=== EXERCISE DETAILS ===
Find the line that contains "What distance from the viewpoint"; then retype it and each line after it, exactly, through the final line of the data below.

start

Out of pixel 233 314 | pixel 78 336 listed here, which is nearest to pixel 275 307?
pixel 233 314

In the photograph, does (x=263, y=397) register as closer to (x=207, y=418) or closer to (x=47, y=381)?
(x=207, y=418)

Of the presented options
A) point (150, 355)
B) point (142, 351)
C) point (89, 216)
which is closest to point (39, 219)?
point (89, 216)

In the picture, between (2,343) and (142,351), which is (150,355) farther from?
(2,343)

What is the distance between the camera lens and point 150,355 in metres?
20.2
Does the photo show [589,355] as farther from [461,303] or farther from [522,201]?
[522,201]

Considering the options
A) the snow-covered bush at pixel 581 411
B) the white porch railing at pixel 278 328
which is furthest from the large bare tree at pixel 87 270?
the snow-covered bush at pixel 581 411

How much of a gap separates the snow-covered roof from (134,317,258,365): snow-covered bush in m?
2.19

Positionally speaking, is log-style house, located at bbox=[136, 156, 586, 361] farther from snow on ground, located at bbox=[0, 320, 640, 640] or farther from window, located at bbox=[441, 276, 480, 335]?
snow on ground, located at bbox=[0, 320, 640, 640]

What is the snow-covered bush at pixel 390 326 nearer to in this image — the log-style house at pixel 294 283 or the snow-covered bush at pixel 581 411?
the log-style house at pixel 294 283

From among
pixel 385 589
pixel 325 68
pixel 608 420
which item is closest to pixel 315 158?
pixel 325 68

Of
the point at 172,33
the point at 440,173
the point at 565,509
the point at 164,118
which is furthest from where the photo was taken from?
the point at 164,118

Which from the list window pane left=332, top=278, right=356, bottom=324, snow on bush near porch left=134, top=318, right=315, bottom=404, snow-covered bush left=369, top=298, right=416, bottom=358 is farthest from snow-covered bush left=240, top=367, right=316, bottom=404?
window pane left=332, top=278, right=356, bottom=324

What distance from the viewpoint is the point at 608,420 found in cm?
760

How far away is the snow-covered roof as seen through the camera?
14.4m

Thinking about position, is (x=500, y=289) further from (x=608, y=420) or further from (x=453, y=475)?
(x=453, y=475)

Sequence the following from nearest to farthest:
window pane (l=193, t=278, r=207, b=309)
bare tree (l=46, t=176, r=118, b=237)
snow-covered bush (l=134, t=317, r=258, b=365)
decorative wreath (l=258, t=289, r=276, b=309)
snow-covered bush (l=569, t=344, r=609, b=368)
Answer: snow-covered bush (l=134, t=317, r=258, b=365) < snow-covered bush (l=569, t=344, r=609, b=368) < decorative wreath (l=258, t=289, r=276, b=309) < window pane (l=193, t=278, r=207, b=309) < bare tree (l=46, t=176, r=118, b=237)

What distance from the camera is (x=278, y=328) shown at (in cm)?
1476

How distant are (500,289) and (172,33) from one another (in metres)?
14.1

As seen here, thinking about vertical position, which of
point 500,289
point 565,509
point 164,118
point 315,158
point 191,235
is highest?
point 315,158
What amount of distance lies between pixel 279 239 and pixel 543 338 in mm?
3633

end

=== RESULT OF THE EXERCISE ===
What distance from the viewpoint is the point at 608,420 found in cm?
760

How far away is the snow-covered roof as seen through the camera?
14.4m

Thinking about position, is (x=500, y=289) further from (x=608, y=420) or further from (x=453, y=475)?
(x=453, y=475)

Sequence the following from nearest to farthest:
window pane (l=193, t=278, r=207, b=309)
bare tree (l=46, t=176, r=118, b=237)
snow-covered bush (l=134, t=317, r=258, b=365)
decorative wreath (l=258, t=289, r=276, b=309)
snow-covered bush (l=569, t=344, r=609, b=368)
Answer: snow-covered bush (l=134, t=317, r=258, b=365) < snow-covered bush (l=569, t=344, r=609, b=368) < decorative wreath (l=258, t=289, r=276, b=309) < window pane (l=193, t=278, r=207, b=309) < bare tree (l=46, t=176, r=118, b=237)

What distance from the camera is (x=278, y=328) shown at (in cm)?
1476

How distant are (500,289) and (172,33) from one another (in metres)?
14.1

As seen here, thinking about vertical position, which of
point 500,289
point 565,509
point 164,118
point 315,158
point 191,235
is highest?
point 315,158
What amount of distance lies between pixel 279 239 and pixel 543 338 in mm?
3633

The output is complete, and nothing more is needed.